## START
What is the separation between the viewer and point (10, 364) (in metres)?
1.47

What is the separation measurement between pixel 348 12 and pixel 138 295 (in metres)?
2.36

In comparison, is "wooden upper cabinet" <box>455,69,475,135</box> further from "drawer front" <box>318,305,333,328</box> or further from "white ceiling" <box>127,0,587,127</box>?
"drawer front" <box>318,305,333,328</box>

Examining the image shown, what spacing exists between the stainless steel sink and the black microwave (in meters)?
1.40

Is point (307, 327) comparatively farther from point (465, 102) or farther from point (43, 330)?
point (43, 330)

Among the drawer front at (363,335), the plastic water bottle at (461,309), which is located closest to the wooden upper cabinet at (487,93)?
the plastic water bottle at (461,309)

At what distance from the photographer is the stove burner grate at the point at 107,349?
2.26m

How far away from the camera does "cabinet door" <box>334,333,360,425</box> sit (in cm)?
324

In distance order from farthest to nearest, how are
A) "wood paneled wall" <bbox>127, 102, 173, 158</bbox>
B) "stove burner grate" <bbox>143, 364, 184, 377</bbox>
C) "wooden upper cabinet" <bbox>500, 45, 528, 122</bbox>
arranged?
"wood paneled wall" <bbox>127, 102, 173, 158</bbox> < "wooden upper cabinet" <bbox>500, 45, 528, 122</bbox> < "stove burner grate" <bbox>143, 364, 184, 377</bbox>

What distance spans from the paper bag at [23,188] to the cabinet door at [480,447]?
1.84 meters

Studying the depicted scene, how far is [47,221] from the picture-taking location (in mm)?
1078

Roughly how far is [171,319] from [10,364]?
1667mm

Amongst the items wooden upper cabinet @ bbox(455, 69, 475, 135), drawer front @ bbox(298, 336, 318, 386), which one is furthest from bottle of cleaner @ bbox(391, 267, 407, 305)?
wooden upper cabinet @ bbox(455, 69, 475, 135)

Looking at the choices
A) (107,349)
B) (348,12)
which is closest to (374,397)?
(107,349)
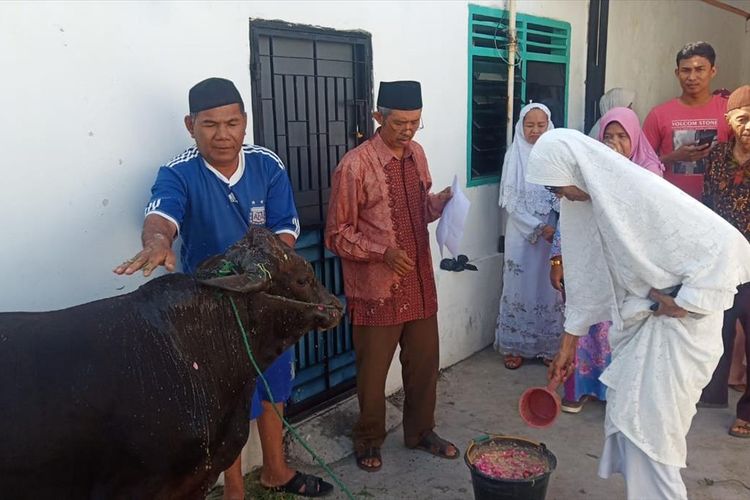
## END
*Exercise goal:*
Rewrite all of the lines above, replacing every "cabinet door" with "cupboard door" and keeping everything else the same. Leave out the pictures.

*Result of the task:*
What is the separation between the viewer and point (10, 364) (in metres)?
1.47

What is the separation measurement between pixel 348 12 and pixel 138 295 (in metres)?
2.36

In comparison, is "wooden upper cabinet" <box>455,69,475,135</box> further from "drawer front" <box>318,305,333,328</box> or further from "white ceiling" <box>127,0,587,127</box>?
"drawer front" <box>318,305,333,328</box>

Examining the image shown, what spacing exists between the stainless steel sink and the black microwave (in meters)?
1.40

Is point (307, 327) comparatively farther from point (465, 102) or farther from point (43, 330)?
point (43, 330)

Among the drawer front at (363,335), the plastic water bottle at (461,309), which is located closest to the wooden upper cabinet at (487,93)?
the plastic water bottle at (461,309)

At what distance from the photographer is the stove burner grate at the point at 107,349?
2.26m

How far away from the camera does "cupboard door" <box>334,333,360,425</box> sit (in cm)?
324

In distance order from farthest to nearest, how are
A) "wood paneled wall" <bbox>127, 102, 173, 158</bbox>
B) "stove burner grate" <bbox>143, 364, 184, 377</bbox>
C) "wooden upper cabinet" <bbox>500, 45, 528, 122</bbox>
arranged?
"wood paneled wall" <bbox>127, 102, 173, 158</bbox> < "wooden upper cabinet" <bbox>500, 45, 528, 122</bbox> < "stove burner grate" <bbox>143, 364, 184, 377</bbox>

What distance spans from the paper bag at [23,188] to the cupboard door at [480,447]?
1.84 meters

Studying the depicted scene, how far is [47,221] from the picture-taking location (in mm)?
1078

Roughly how far is [171,319] from [10,364]?
1667mm

Amongst the items wooden upper cabinet @ bbox(455, 69, 475, 135), drawer front @ bbox(298, 336, 318, 386), which one is furthest from bottle of cleaner @ bbox(391, 267, 407, 305)?
wooden upper cabinet @ bbox(455, 69, 475, 135)

Looking at the choices
A) (107,349)
B) (348,12)
which is closest to (374,397)?
(107,349)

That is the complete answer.